Bonsoir aujourd'hui je vais vous parler de l'ameublement des cellules .

Ameublement des cellules

L'ameublement des cellules devait porter le sceau du renoncement monastique, les Constitutions n'y souffraient ni pommes de senteur, ni quoi que ce fût d'odoriférant ,rien de ciselé ou gravé, ni couteau ,ni étui, ni livre incrusté ou damasquiné d'or ou d'argent, ni peinture, ni objet d'art .Tout ce qu'elles renfermaient devait être pauvre et le nombre et la nature des objets mobiliers sont spécifiés dans les règlements ,c'étaient un siége de bois ou de paille, un oratoire ou prie Dieu, quelques images de peu de valeur et un chapelet ,une petite table ,un chandelier de fer ou de bois ,un lit dépourvu de rideaux et simplement garni d'une couverture ,d'une courte pointe et d'un couvre pied ou manteau de lit. Une courroie tendue pendant la nuit au chevet de chaque couchette servait de suspensoir à la ser gette de rechange et à trois gaines ou étuis, l'une pour serrer le couteau l'autre pour le peigne de bois, la troisième contenant l'aiguille et le fil. Le Livre vert nous apprend que le religieux chevecier était tenu de faire les frais de ces courroies ou simples cordes et qu'une somme était prélevée annuellement sur ses bénéfices pour cordes et chalix au dortoir. Les frères devaient soigneusement porter sur eux dans leurs marches et contre marches le couteau, le fil et l'aiguille .Les objets que nous venons de mentionner composaient toute la richesse du religieux bénédictin.
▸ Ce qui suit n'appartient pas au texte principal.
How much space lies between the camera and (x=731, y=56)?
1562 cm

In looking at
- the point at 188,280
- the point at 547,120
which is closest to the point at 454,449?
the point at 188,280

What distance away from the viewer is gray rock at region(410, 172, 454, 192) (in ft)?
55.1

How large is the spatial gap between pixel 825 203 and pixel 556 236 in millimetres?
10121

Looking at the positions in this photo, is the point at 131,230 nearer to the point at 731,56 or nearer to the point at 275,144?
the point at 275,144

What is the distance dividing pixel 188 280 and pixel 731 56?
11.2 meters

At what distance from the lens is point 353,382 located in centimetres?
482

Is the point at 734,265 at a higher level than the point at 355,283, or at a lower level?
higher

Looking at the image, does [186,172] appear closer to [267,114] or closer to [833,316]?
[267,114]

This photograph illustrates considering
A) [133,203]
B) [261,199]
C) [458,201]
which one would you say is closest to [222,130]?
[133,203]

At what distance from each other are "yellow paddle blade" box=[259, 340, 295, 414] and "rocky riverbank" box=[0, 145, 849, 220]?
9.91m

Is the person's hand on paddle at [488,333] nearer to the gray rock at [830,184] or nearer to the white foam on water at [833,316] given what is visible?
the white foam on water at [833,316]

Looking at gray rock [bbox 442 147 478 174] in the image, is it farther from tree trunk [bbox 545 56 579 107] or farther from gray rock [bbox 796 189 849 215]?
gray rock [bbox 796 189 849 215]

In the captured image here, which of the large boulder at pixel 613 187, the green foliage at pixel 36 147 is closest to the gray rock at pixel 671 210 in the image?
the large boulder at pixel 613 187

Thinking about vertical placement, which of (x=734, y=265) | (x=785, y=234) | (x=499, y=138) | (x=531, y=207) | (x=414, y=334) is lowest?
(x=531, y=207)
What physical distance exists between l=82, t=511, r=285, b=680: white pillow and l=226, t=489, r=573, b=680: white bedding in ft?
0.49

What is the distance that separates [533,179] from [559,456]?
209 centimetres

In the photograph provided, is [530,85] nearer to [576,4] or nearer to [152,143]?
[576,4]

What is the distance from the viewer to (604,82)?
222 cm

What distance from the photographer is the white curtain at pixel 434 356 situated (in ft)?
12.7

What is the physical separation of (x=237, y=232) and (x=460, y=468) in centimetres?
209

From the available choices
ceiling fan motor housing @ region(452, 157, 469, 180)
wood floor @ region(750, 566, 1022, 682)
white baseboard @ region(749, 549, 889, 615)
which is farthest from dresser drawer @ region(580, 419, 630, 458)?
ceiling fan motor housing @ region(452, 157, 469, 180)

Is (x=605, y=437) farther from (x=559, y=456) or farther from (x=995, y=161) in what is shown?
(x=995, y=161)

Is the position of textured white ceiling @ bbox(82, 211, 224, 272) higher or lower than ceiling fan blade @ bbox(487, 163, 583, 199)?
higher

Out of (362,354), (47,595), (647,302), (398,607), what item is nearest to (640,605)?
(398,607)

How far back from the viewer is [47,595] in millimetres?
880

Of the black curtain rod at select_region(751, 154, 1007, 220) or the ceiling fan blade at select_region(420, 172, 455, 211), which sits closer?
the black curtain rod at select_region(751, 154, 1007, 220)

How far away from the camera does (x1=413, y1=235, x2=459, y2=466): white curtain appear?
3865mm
Nous aurions dû y ajouter un petit bénitier d'étain ou de terre ,puis au dessous de la fenêtre une tablette ou planche légère sur laquelle, étaient rangés quelques pieux traités un bréviaire et un diurnal, si le frère était religieux de chœur un livre d' heures s' il était simplement convers un livres sans recherche et sans luxe.

Au plaisir .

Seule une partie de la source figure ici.